__SUPPLIED INFORMATION__.
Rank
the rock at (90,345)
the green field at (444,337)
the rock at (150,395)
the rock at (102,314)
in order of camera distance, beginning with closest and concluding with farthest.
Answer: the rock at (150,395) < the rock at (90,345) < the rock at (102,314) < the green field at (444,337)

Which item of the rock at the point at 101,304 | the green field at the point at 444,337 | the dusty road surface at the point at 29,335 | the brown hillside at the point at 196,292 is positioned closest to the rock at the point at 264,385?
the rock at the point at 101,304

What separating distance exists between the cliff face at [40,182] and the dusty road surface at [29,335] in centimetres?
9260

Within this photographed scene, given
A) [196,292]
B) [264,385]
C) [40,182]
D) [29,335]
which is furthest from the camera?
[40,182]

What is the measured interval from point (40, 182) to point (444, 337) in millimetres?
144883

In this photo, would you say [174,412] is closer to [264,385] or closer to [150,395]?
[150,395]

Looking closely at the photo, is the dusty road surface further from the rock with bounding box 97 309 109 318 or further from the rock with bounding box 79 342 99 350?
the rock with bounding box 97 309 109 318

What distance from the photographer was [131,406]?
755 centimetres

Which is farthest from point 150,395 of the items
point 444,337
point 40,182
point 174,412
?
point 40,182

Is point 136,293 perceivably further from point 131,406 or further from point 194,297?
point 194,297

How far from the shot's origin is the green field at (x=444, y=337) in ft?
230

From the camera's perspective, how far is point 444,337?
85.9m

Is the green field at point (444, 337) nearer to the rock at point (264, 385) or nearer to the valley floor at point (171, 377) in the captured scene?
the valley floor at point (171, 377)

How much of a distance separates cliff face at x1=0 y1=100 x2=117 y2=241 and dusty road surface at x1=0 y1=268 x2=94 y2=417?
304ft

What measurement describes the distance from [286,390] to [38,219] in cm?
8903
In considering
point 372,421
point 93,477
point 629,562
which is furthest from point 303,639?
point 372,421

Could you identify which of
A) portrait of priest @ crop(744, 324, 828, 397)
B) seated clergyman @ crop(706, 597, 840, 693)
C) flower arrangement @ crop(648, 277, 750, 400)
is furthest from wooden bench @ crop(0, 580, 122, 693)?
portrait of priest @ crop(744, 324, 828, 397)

---

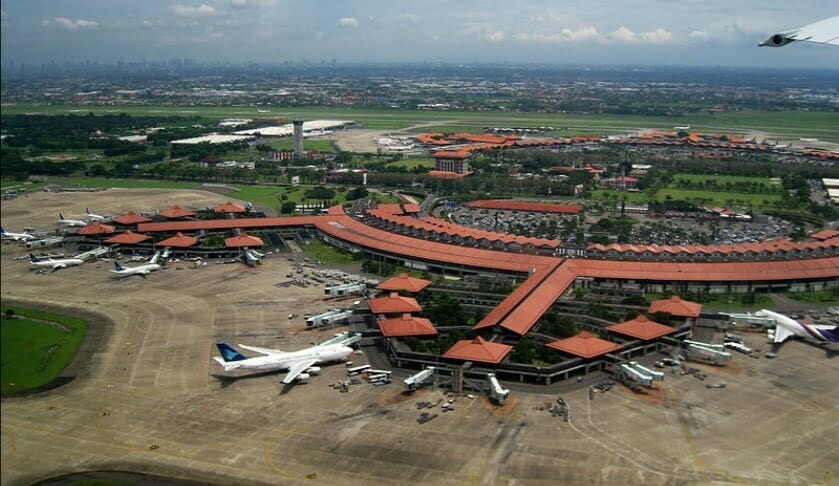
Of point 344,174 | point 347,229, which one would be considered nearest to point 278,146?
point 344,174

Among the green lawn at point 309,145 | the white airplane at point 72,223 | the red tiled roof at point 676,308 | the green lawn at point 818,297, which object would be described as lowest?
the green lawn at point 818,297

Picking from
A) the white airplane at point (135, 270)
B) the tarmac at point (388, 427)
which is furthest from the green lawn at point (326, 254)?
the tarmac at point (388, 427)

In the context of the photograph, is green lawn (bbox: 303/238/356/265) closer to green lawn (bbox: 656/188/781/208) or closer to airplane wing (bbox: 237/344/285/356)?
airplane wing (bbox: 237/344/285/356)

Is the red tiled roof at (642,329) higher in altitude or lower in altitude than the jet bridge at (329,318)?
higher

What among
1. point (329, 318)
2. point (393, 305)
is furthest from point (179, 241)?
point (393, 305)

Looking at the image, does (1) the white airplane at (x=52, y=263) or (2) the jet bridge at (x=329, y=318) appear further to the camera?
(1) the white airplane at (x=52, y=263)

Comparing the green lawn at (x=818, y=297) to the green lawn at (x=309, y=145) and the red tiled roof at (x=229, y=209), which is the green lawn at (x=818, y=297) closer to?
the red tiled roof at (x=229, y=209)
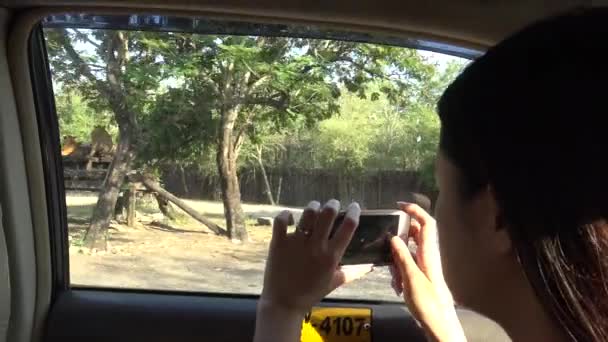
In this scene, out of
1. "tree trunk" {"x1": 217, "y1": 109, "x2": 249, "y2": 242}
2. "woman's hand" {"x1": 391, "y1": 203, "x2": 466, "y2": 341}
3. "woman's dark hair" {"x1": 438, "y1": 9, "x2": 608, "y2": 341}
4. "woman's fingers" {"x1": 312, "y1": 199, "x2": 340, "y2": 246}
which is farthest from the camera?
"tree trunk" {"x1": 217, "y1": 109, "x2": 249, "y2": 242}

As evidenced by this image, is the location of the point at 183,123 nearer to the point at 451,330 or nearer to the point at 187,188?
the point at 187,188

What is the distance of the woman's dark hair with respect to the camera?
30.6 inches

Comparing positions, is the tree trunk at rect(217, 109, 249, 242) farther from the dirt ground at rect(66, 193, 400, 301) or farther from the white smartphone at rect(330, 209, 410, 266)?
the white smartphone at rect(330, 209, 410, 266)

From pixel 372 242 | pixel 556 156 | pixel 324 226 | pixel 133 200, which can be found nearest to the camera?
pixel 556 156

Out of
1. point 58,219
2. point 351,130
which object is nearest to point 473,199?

__WORK TO COMPLETE__.
Collect every line of the records above that contains the word "scene", copying each one in full. Case counts, so match the capitalization exactly.

__RIGHT ANSWER__.
Within this photographed scene, given
Is the green field at point (444, 337) nearer to the rock at point (264, 385) or nearer to the valley floor at point (171, 377) in the captured scene?
In this scene, out of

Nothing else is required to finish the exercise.